The Sex Pistols changed my life personally, – as they changed millions of others – and not in a way I can hope to replicate in live performance thirty years later. I could write whole essays about that summer of 1977, the very genuine threat the Pistols posed to the ruling classes and all that ludicrous Jubilee bunting, the front page news stories, the excitement on the streets and at school about this very real thing called punk rock, and about how it felt to hunt down a copy of “God Save The Queen” (which half the record shops in the UK refused to stock) or to play Never Mind The Bollocks at full volume. The Sex Pistols also changed my life indirectly, inspiring all those thousands of other bands to form and similarly change the rules and make musical accessible again.

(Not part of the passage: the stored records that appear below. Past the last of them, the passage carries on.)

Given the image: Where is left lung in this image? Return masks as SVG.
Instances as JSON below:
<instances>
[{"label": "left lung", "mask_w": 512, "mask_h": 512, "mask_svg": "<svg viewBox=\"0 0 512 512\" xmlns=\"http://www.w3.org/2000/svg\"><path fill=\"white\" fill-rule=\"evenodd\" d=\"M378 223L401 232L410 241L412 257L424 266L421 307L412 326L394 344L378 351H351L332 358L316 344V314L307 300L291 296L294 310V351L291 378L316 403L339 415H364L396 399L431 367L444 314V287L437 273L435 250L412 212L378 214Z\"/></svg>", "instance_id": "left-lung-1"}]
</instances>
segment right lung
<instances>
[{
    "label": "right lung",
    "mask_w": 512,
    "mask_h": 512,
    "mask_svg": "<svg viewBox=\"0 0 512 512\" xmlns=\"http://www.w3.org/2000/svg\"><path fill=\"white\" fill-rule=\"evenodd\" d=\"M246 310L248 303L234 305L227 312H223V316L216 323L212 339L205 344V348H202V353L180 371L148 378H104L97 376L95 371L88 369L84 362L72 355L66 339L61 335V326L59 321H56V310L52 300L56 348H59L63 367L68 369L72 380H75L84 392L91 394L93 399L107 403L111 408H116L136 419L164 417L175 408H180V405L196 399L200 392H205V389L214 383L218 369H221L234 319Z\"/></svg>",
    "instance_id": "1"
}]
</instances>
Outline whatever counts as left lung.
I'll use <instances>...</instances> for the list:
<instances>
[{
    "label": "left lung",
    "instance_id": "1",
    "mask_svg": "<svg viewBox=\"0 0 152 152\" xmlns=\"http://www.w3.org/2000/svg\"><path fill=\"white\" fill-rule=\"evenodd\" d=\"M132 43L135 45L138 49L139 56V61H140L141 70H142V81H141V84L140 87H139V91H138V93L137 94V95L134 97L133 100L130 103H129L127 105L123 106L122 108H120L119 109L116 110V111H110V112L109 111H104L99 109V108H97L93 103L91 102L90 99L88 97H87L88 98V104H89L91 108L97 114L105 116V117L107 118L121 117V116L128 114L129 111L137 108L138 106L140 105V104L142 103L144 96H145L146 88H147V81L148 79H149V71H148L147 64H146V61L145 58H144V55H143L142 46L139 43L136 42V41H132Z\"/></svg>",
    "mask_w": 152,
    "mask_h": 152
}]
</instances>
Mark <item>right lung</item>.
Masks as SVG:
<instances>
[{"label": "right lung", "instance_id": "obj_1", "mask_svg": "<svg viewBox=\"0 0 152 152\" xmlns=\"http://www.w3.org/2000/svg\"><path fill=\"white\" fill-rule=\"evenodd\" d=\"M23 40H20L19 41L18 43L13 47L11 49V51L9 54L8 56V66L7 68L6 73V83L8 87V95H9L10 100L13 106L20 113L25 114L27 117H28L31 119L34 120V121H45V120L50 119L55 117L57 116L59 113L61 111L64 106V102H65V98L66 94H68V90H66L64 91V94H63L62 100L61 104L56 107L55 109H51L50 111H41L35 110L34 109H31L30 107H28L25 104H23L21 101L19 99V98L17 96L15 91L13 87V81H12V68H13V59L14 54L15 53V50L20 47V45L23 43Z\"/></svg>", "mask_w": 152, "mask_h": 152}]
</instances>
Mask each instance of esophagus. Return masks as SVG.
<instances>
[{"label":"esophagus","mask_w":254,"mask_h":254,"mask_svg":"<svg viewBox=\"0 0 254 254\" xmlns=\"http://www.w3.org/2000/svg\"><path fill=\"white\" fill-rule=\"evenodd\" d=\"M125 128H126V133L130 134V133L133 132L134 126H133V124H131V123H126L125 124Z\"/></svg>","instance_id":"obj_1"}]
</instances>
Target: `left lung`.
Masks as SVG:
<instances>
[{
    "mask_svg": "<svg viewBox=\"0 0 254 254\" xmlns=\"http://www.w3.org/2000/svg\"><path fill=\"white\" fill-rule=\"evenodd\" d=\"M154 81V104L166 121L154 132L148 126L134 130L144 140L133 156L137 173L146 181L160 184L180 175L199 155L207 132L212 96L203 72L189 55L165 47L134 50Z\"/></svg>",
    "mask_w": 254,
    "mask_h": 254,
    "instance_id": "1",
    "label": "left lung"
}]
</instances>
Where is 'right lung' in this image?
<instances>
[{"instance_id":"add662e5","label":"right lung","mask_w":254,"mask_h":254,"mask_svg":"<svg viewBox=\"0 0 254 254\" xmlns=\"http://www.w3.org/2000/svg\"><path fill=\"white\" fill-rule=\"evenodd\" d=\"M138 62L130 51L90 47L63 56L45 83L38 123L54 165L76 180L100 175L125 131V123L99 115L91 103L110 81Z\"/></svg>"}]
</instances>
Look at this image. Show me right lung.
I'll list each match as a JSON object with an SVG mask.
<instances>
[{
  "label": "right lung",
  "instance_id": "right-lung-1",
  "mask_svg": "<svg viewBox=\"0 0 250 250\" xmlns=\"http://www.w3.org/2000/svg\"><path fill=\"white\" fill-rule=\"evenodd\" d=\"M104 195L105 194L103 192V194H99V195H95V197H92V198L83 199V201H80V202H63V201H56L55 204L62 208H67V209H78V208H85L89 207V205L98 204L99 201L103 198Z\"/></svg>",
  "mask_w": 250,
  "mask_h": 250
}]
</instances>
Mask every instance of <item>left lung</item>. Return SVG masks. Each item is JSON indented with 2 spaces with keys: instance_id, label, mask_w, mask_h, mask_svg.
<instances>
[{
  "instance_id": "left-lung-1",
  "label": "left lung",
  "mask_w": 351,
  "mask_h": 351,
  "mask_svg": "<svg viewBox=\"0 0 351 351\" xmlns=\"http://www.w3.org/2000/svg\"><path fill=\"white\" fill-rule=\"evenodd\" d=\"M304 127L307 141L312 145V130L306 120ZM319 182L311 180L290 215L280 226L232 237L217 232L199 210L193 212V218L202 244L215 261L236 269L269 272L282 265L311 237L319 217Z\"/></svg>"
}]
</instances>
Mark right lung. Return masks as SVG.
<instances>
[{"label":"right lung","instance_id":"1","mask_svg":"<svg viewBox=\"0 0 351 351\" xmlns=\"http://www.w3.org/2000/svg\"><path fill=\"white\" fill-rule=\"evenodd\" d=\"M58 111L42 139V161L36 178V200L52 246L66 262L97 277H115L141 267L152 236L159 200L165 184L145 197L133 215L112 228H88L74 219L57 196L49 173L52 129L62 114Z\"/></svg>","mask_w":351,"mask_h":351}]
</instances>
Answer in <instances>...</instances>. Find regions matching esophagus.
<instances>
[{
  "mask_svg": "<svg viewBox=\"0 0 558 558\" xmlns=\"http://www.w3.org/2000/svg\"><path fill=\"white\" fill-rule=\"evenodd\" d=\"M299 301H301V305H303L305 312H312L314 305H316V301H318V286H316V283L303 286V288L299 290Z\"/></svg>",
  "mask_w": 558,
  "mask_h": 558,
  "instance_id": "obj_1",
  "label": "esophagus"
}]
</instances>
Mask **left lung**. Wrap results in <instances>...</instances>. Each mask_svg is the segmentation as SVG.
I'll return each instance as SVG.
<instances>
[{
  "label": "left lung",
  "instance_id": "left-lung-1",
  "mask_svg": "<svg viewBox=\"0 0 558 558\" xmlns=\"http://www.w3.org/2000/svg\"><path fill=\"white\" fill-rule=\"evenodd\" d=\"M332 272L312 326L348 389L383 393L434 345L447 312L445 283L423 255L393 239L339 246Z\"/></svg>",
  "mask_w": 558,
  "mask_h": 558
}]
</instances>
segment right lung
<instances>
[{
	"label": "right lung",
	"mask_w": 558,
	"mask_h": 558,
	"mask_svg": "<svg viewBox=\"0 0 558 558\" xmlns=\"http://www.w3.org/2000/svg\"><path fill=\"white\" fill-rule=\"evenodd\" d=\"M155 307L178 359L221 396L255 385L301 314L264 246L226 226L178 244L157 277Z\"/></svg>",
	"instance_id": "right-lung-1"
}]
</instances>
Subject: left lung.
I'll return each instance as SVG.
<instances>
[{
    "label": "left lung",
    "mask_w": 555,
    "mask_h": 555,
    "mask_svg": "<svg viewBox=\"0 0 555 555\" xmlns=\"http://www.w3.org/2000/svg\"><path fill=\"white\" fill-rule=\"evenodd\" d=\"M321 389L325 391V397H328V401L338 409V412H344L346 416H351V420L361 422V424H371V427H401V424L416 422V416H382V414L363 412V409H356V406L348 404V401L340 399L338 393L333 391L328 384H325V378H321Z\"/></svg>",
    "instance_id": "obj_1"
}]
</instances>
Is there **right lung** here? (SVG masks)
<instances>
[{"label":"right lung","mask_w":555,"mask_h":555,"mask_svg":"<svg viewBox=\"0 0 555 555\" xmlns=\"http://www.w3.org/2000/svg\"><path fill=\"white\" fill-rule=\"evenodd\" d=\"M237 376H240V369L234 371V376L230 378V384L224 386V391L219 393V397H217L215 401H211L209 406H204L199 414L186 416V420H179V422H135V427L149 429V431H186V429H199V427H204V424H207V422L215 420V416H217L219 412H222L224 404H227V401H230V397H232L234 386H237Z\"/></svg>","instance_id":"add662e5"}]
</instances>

I can’t imagine a life without the Clash or the Jam, and if the latter may have had a semi-successful existence as a pub rock band without punk rock, the former would never even have come together had Joe Strummer not opened for the Pistols in one of those pub rock bands and experience a musical epiphany. That one’s a fact. So, the Sex Pistols didn’t just change my life and that of other people, they changed popular music – popular culture – almost single-handedly. There aren’t too many groups who can claim as much.
That’s why the Pistols had no problem selling out a five-night stand at London’s Brixton Academy, of which the last performance took place last night. But still, I didn’t wish I was there. I had the chance to see the group play Finsbury Park in 1996 when they reunited for the Filthy Lucre and I passed that one up. I didn’t go see them when they played the States a few years later. I definitely don’t need to see them in a London hall mostly full of fat, drunken, balding Brits trying to relive a youth they never actually experienced.
And yet… Watching that clip of the Sex Pistols play “Anarchy In The UK” on the Jay Leno show is, really, something else. Your average group taking the coveted promo slot on an American (or British) chat show does so politely and gratefully, an attitude reflected in their generally modest volume. The Sex Pistols were more like the Who of old, playing at an ear-splitting level and with a power that invited that same question we so often asked of Townshend, Moon and Entwistle: How can you make so much noise out of just three instruments? As for Mr. Lydon/Rotten, I endured him through some pretty bad PiL years (I well remember the package tour where Mick Jones’ Big Audio Dynamite blew them clean off the stage); if he’s going to still waggle his arse at people, it may as well be at Presidential Candidate Ron Paul. Watching that performance via a tiny window on my laptop computer, I felt a shiver go down my spine. Whether it was a shiver of nostalgia – for what “Anarchy” once meant to us all, before it became an over(ab)used classic rock anthem – or an involuntary spasm provoked by the sheer majesty of the performance, I’m not entirely sure. Even Steve Jones managing to slide out of tune doesn’t detract from the song itself. If their whole live show is like that, it may yet be that I’ll regret never seeing the Sex Pistols in person. But in 1977, it never seemed like it would be an option anyway, and so it’s something I’m willing to live with.